Pull yourself a sql server container. I didn't test this out with 2019 but prior versions of this, I did, and the spin up procedure use to be a bit different, I had to set an SA password in a separate step so just be aware. At the time of this writing the size was around 1.8gb.

docker kill ${containerName}
docker container rm ${containerName}

This freaks out on the first run because I didn't bother to create a check to see if the containers already existed and if they're running. After the first time, you might see the docker kill command throw an error (because the container isn't running) but meh, it's good enough and doesn't hurt anything.

$scriptpath = $MyInvocation.MyCommand.Path
$dir = Split-Path $scriptpath
cd $dir

Boiler plate to get the location that the script is running from.

SqlPackage /Action:Export /TargetFile:"./${azureDbServer}-backup.bacpac" /SourceConnectionString:"Server=tcp:${azureDbServer},1433;Initial Catalog=${dbName};User ID=${azureSqlUser};Password=${azureSqlPassword};Persist Security Info=False;Encrypt=True;TrustServerCertificate=True;Connection Timeout=30;"

Most, if not all of this I pulled from an example on Microsoft's site and parameterized it. This is entirely runnable independently and I plan on created a cron job to have an offsite backup.

docker run -e "ACCEPT_EULA=Y" -e "MSSQL_SA_PASSWORD=${localSqlSAPassword}" --name ${containerName} -p 1433:1433 -v /var/opt/mssql/backups -d

#wait for the container to spin up
Start-Sleep -Seconds 10

This hurts me to do a wait-state (they're a huge code smell, this is this no different) - I wasn't able to find a way to know if the docker container had fully spun up. So when the docker run command fires off, it takes a little bit to come up. My local has a very healthy amount of power and still takes at least 7 seconds. Adjust this as necessary, your mileage may vary.

SqlPackage /Action:Import /SourceFile:".\${azureDbServer}-backup.bacpac" /TargetConnectionString:"Server=localhost;Initial Catalog=${dbName};User ID=sa;Password=${localSqlSAPassword};TrustServerCertificate=True;"

Now we restore that database to the local (and ideally fully running) sql server! Go look at the log output during this time. It's kinda fun to see it doing its thing.

docker cp ./addUser.sql ${containerName}:/var/opt/mssql/backups
docker exec -it ${containerName} /opt/mssql-tools/bin/sqlcmd -S localhost -U SA -P ${localSqlSAPassword} -i "/var/opt/mssql/backups/addUser.sql"

These last two lines are more security minded. The application I have doesn't use the SA account to run the server so script setups a db user with datareader and datawriter. Again, your mileage may vary, but for most, this should be sufficient.


Most places I know of are still on-prem with regular sql backups that result in a .bak file. These are totally fine too!
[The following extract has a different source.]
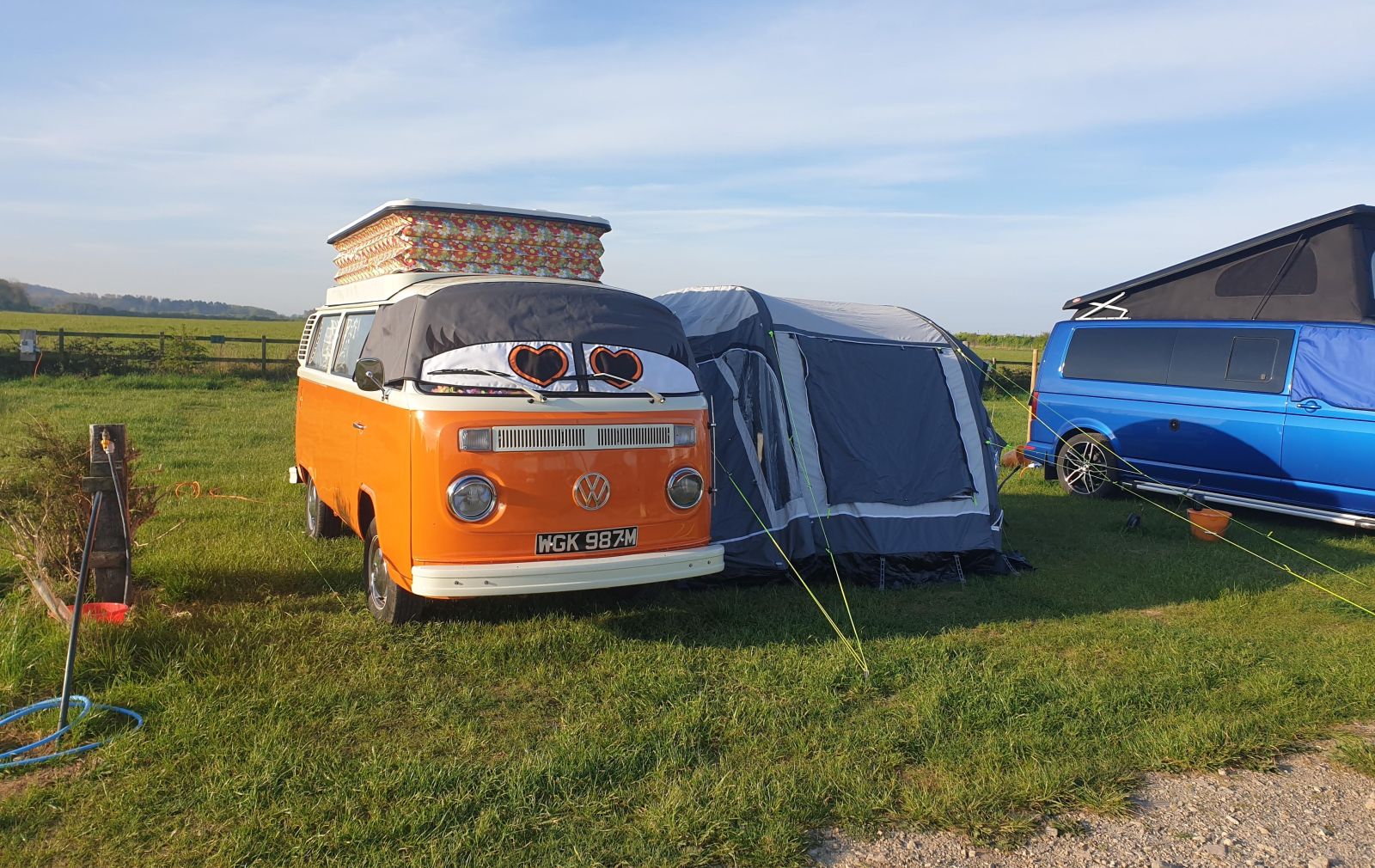 campervan with eyes and awning in a field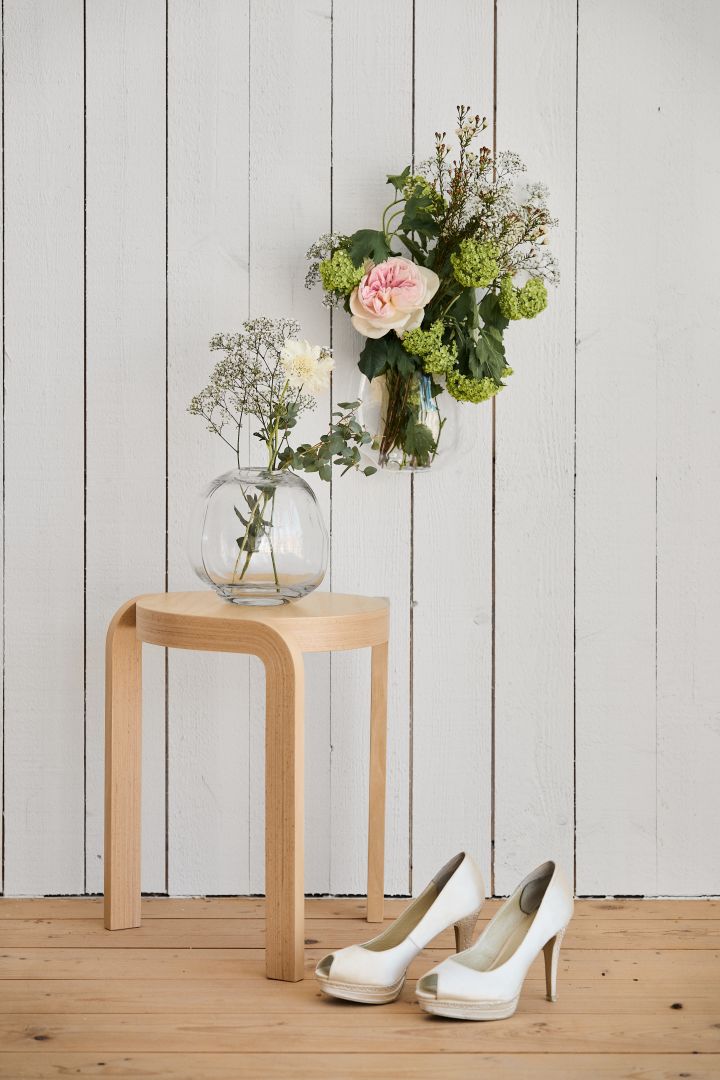 Tips till ditt bröllop - dekorera varje rum med färska snittblommor i vaser så är varje ögonblick redo för en bild. Här en rund glasvas på pall i ek med brudskor.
The beginning of the script is the same, until the actual restore.

#copy files to container
docker cp ./${backupFileName} ${containerName}:/var/opt/mssql/backups
docker cp ./restore.sql ${containerName}:/var/opt/mssql/backups
docker cp ./addUser.sql ${containerName}:/var/opt/mssql/backups

docker exec -it ${containerName} /opt/mssql-tools/bin/sqlcmd -S localhost -U SA -P ${localSqlSAPassword} -i "/var/opt/mssql/backups/restore.sql"
docker exec -it ${containerName} /opt/mssql-tools/bin/sqlcmd -S localhost -U SA -P ${localSqlSAPassword} -i "/var/opt/mssql/backups/addUser.sql"

In this case, I copy over the necessary files into the container and execute them from the inside. It's worth noting and considering if I should leave those files behind or not -- I can hear the security team saying DO IT!!! Again, your mileage may vary (but yes, you should clean up those files)

And that's it!

I really like the idea of being able to go from nothing to full, operational database in a few minutes. It was something that was awesome years ago ...except now, it's WAY faster!